Requirement:
Please copy every item below word for word.

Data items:
##########

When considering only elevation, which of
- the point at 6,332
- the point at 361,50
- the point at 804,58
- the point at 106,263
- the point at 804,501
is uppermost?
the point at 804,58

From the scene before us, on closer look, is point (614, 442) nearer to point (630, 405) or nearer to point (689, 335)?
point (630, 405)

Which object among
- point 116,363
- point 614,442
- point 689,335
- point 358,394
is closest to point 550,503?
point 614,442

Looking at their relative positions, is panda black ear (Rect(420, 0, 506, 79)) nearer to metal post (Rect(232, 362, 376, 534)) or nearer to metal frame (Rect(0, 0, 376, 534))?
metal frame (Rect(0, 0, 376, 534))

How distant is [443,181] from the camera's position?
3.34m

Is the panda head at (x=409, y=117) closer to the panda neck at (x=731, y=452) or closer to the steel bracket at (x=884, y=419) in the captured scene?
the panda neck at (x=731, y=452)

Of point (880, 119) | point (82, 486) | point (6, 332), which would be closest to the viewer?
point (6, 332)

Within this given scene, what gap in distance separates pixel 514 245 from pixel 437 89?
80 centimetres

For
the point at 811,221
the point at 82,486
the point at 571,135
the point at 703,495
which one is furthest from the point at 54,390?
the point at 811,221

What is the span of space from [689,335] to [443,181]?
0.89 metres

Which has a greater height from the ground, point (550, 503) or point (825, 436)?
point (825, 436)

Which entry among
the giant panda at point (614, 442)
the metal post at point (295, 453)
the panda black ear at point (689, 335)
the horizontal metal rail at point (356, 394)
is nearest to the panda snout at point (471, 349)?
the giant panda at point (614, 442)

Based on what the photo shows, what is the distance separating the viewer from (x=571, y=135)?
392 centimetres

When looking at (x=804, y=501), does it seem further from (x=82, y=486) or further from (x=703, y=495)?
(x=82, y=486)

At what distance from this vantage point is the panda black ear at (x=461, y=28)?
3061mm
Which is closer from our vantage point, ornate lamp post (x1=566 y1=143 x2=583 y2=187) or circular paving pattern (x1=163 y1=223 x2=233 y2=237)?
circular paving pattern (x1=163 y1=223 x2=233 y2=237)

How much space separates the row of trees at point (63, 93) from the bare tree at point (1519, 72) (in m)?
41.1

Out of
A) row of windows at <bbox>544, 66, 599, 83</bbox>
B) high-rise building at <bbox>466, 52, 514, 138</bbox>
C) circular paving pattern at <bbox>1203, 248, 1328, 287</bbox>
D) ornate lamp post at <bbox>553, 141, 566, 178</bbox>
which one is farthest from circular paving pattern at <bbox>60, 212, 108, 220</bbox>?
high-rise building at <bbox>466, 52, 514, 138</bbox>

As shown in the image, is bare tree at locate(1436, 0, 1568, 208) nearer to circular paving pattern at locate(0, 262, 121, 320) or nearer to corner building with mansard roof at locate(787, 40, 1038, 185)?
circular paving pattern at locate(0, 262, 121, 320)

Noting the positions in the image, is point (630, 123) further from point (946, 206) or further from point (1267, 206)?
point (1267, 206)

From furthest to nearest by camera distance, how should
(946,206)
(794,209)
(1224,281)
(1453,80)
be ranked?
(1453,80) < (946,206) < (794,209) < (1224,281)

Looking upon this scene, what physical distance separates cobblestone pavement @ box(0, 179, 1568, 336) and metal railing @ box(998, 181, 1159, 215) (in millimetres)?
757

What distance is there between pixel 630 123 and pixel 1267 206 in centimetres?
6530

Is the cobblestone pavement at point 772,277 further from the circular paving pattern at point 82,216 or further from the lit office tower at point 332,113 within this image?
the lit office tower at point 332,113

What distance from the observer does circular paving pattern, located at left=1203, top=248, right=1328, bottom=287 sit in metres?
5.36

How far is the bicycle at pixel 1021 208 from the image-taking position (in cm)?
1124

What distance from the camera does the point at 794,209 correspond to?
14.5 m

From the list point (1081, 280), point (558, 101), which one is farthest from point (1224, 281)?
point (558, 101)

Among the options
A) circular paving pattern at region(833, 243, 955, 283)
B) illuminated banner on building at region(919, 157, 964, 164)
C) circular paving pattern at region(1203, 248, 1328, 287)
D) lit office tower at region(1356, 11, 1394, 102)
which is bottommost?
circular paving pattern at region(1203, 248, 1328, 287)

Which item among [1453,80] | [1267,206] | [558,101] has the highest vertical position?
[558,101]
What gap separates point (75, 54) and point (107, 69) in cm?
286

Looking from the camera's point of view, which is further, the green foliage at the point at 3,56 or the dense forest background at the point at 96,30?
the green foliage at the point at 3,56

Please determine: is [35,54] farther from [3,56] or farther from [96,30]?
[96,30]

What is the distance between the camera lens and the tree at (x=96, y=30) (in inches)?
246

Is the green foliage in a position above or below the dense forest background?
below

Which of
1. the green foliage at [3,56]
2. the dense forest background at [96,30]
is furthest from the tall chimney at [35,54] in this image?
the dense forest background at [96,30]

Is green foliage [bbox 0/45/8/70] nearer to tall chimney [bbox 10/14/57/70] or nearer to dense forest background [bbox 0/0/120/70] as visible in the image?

##########

Full solution:
When considering only elevation, which of
- the point at 6,332
- the point at 361,50
- the point at 804,58
- the point at 106,263
- the point at 804,501
is uppermost?
the point at 804,58

From the scene before us, on closer look, is point (614, 442) nearer to point (630, 405) or nearer to point (689, 335)?
point (630, 405)

Which object among
- point 116,363
- point 614,442
- point 689,335
- point 358,394
is closest to point 550,503?
point 614,442

Looking at their relative positions, is panda black ear (Rect(420, 0, 506, 79)) nearer to metal post (Rect(232, 362, 376, 534)) or nearer to metal frame (Rect(0, 0, 376, 534))?
metal frame (Rect(0, 0, 376, 534))

How distant is [443,181] from the camera's position?
3.34m

Is the panda head at (x=409, y=117) closer to the panda neck at (x=731, y=452) or closer to the steel bracket at (x=884, y=419) in the captured scene?
the panda neck at (x=731, y=452)

Of point (880, 119) | point (82, 486) | point (6, 332), which would be closest to the viewer?
point (6, 332)

Within this given scene, what gap in distance separates pixel 514 245 from pixel 437 89?
80 centimetres

For
the point at 811,221
the point at 82,486
the point at 571,135
the point at 703,495
which one is furthest from the point at 54,390?
the point at 811,221

What is the span of space from [689,335] to [443,181]?
0.89 metres

Which has a greater height from the ground, point (550, 503) or point (825, 436)?
point (825, 436)

Which entry among
the giant panda at point (614, 442)
the metal post at point (295, 453)
the panda black ear at point (689, 335)
the horizontal metal rail at point (356, 394)
is nearest to the panda snout at point (471, 349)?
the giant panda at point (614, 442)

Based on what the photo shows, what is the distance separating the viewer from (x=571, y=135)?
392 centimetres

When looking at (x=804, y=501), does it seem further from (x=82, y=486) or further from (x=703, y=495)?
(x=82, y=486)

At what distance from this vantage point is the panda black ear at (x=461, y=28)?
3061mm
Which is closer from our vantage point, ornate lamp post (x1=566 y1=143 x2=583 y2=187) or circular paving pattern (x1=163 y1=223 x2=233 y2=237)?
circular paving pattern (x1=163 y1=223 x2=233 y2=237)

How much space separates the row of trees at point (63, 93) from the bare tree at point (1519, 72) (in m)?
41.1

Out of
A) row of windows at <bbox>544, 66, 599, 83</bbox>
B) high-rise building at <bbox>466, 52, 514, 138</bbox>
C) circular paving pattern at <bbox>1203, 248, 1328, 287</bbox>
D) ornate lamp post at <bbox>553, 141, 566, 178</bbox>
which one is farthest from circular paving pattern at <bbox>60, 212, 108, 220</bbox>?
high-rise building at <bbox>466, 52, 514, 138</bbox>

As shown in the image, is bare tree at locate(1436, 0, 1568, 208) nearer to circular paving pattern at locate(0, 262, 121, 320) or nearer to corner building with mansard roof at locate(787, 40, 1038, 185)?
circular paving pattern at locate(0, 262, 121, 320)

Noting the positions in the image, is point (630, 123) further from point (946, 206) or further from point (1267, 206)?
point (1267, 206)

From furthest to nearest by camera distance, how should
(946,206)
(794,209)
(1224,281)
(1453,80)
be ranked?
(1453,80) < (946,206) < (794,209) < (1224,281)

Looking upon this scene, what physical distance separates cobblestone pavement @ box(0, 179, 1568, 336) and metal railing @ box(998, 181, 1159, 215) (in millimetres)?
757

What distance is there between pixel 630 123 and pixel 1267 206 in centimetres?
6530

Is the cobblestone pavement at point 772,277 further from the circular paving pattern at point 82,216 or further from the lit office tower at point 332,113 within this image?
the lit office tower at point 332,113

What distance from the observer does circular paving pattern, located at left=1203, top=248, right=1328, bottom=287 sit in metres?
5.36

How far is the bicycle at pixel 1021 208 from the image-taking position (in cm)?
1124

What distance from the camera does the point at 794,209 correspond to?
14.5 m

From the list point (1081, 280), point (558, 101), which one is farthest from point (1224, 281)?
point (558, 101)

Among the options
A) circular paving pattern at region(833, 243, 955, 283)
B) illuminated banner on building at region(919, 157, 964, 164)
C) circular paving pattern at region(1203, 248, 1328, 287)
D) lit office tower at region(1356, 11, 1394, 102)
which is bottommost?
circular paving pattern at region(1203, 248, 1328, 287)

Which item among [1453,80] | [1267,206] | [558,101] has the highest vertical position?
[558,101]
What gap separates point (75, 54) and point (107, 69) in cm?
286

Looking from the camera's point of view, which is further, the green foliage at the point at 3,56 or the dense forest background at the point at 96,30?
the green foliage at the point at 3,56

Please determine: is [35,54] farther from [3,56] or farther from [96,30]?
[96,30]

What is the distance between the camera lens and the tree at (x=96, y=30) (in inches)?
246

Is the green foliage in a position above or below the dense forest background?
below

Which of
1. the green foliage at [3,56]
2. the dense forest background at [96,30]
is furthest from the tall chimney at [35,54] in this image?
the dense forest background at [96,30]

Is green foliage [bbox 0/45/8/70] nearer to tall chimney [bbox 10/14/57/70] or nearer to dense forest background [bbox 0/0/120/70] as visible in the image?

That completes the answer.